## [Problem to solve]
Write the lines below as a JSON list of strings, with one string for each line and blank lines omitted.

------ Data for this exercise

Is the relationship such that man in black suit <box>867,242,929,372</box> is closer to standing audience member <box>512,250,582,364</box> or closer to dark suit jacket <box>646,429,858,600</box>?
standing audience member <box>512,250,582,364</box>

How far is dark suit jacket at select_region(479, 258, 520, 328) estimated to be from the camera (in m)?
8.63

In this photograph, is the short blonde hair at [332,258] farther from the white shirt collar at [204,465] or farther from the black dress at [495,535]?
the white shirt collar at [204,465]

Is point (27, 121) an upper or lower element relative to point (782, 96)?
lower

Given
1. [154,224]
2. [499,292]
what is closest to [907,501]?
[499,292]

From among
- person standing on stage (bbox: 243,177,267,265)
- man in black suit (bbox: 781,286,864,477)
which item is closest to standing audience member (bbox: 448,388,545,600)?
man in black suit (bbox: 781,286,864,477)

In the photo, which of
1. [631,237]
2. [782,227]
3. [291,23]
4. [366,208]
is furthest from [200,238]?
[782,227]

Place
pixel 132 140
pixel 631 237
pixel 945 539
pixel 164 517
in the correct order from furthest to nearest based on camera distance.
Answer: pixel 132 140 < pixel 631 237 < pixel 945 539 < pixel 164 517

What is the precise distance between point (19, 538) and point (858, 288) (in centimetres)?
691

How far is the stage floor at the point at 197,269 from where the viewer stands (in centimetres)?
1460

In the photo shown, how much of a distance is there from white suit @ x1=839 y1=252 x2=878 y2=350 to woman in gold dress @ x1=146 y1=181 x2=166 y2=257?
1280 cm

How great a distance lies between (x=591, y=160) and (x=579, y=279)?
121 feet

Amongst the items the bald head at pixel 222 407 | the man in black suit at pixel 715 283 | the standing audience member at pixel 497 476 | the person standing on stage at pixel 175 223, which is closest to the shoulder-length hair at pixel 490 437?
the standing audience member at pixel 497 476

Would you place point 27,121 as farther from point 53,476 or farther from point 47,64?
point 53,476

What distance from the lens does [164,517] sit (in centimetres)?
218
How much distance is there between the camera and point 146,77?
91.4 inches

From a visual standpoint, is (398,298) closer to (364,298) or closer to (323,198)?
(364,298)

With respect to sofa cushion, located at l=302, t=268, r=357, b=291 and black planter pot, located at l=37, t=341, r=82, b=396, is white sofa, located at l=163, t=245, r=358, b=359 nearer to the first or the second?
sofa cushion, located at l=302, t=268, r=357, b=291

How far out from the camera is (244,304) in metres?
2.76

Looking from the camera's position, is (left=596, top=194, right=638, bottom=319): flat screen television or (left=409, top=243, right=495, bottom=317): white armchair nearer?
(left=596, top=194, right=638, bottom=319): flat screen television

------------

## [Correct response]
[
  "Is the relationship such that man in black suit <box>867,242,929,372</box> is closer to standing audience member <box>512,250,582,364</box> or closer to dark suit jacket <box>646,429,858,600</box>?",
  "standing audience member <box>512,250,582,364</box>",
  "How far is dark suit jacket at select_region(479, 258, 520, 328) estimated to be from the camera (in m)?",
  "8.63",
  "In this photograph, is the short blonde hair at [332,258] farther from the white shirt collar at [204,465] or farther from the black dress at [495,535]?",
  "the white shirt collar at [204,465]",
  "Is point (27, 121) an upper or lower element relative to point (782, 96)?",
  "lower",
  "Given",
  "1. [154,224]",
  "2. [499,292]",
  "what is closest to [907,501]?",
  "[499,292]",
  "From among",
  "- person standing on stage (bbox: 243,177,267,265)",
  "- man in black suit (bbox: 781,286,864,477)",
  "which item is closest to standing audience member (bbox: 448,388,545,600)?",
  "man in black suit (bbox: 781,286,864,477)",
  "In the photo, which of",
  "1. [631,237]",
  "2. [782,227]",
  "3. [291,23]",
  "4. [366,208]",
  "is furthest from [200,238]?",
  "[782,227]",
  "Place",
  "pixel 132 140",
  "pixel 631 237",
  "pixel 945 539",
  "pixel 164 517",
  "in the correct order from furthest to nearest based on camera distance.",
  "Answer: pixel 132 140 < pixel 631 237 < pixel 945 539 < pixel 164 517",
  "What is the precise distance between point (19, 538) and point (858, 288) (in centimetres)?",
  "691",
  "How far is the stage floor at the point at 197,269 from where the viewer stands (in centimetres)?",
  "1460",
  "In the photo shown, how much of a distance is there from white suit @ x1=839 y1=252 x2=878 y2=350 to woman in gold dress @ x1=146 y1=181 x2=166 y2=257?",
  "1280 cm",
  "How great a distance lies between (x=591, y=160) and (x=579, y=279)?",
  "121 feet",
  "Amongst the items the bald head at pixel 222 407 | the man in black suit at pixel 715 283 | the standing audience member at pixel 497 476 | the person standing on stage at pixel 175 223, which is closest to the shoulder-length hair at pixel 490 437?",
  "the standing audience member at pixel 497 476",
  "Would you place point 27,121 as farther from point 53,476 or farther from point 47,64?",
  "point 53,476",
  "What distance from the lens does [164,517] sit (in centimetres)?",
  "218",
  "How much distance is there between the camera and point 146,77?",
  "91.4 inches",
  "From a visual standpoint, is (398,298) closer to (364,298) or closer to (323,198)?",
  "(364,298)",
  "With respect to sofa cushion, located at l=302, t=268, r=357, b=291 and black planter pot, located at l=37, t=341, r=82, b=396, is white sofa, located at l=163, t=245, r=358, b=359 nearer to the first or the second?",
  "sofa cushion, located at l=302, t=268, r=357, b=291",
  "How far out from the camera is (244,304) in metres?",
  "2.76",
  "Looking from the camera's position, is (left=596, top=194, right=638, bottom=319): flat screen television or (left=409, top=243, right=495, bottom=317): white armchair nearer?",
  "(left=596, top=194, right=638, bottom=319): flat screen television"
]